— What the exercise asks —
Render the lines of the listing below as a Markdown table with the columns No. and Line, starting at the line that contains "this 812×1504 image." and ending at the line that contains "rusty scooter body [57, 799, 679, 1202]". Number the rows in the No. column and leave out blank lines.

— Extracted data —
------------------------------------

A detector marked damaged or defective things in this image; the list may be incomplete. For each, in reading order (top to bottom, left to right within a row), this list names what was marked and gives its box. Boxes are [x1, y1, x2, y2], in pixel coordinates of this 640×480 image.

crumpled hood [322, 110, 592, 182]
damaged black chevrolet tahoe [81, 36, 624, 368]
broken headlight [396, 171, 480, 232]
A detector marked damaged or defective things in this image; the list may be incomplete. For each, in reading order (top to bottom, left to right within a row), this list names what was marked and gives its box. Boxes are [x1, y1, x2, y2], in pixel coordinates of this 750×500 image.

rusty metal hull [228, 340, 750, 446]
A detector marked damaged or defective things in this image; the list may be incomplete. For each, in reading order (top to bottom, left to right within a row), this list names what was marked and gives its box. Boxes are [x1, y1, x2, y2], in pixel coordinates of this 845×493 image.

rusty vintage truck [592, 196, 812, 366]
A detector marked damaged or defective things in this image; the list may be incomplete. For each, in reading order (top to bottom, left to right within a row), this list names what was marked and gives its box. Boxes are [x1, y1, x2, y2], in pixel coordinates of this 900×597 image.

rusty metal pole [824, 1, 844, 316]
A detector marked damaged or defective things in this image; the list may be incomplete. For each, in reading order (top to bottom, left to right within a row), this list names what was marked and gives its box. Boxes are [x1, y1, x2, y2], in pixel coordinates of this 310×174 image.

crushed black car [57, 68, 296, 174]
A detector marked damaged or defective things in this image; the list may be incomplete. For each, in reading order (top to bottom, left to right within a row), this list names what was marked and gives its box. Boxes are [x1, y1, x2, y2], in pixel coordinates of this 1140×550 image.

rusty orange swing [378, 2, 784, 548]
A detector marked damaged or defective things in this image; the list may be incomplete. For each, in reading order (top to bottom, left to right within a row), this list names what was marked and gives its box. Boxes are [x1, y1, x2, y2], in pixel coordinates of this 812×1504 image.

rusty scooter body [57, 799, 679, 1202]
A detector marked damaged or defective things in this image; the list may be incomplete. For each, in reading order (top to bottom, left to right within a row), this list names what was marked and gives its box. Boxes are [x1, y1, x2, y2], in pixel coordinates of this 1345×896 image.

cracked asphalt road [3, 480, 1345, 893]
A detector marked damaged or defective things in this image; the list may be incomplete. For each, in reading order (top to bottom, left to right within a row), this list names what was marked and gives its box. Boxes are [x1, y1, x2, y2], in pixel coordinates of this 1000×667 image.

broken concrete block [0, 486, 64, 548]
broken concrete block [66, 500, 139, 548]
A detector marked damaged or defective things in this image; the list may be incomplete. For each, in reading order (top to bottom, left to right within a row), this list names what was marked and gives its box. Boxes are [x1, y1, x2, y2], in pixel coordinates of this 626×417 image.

------------------------------------

— The completed task —
| No. | Line |
|---|---|
| 1 | A detector marked damaged or defective things in this image; the list may be incomplete. For each, in reading order (top to bottom, left to right within a row), this list names what was marked and gives its box. Boxes are [x1, y1, x2, y2], in pixel coordinates of this 812×1504 image. |
| 2 | rusty scooter body [57, 799, 679, 1202] |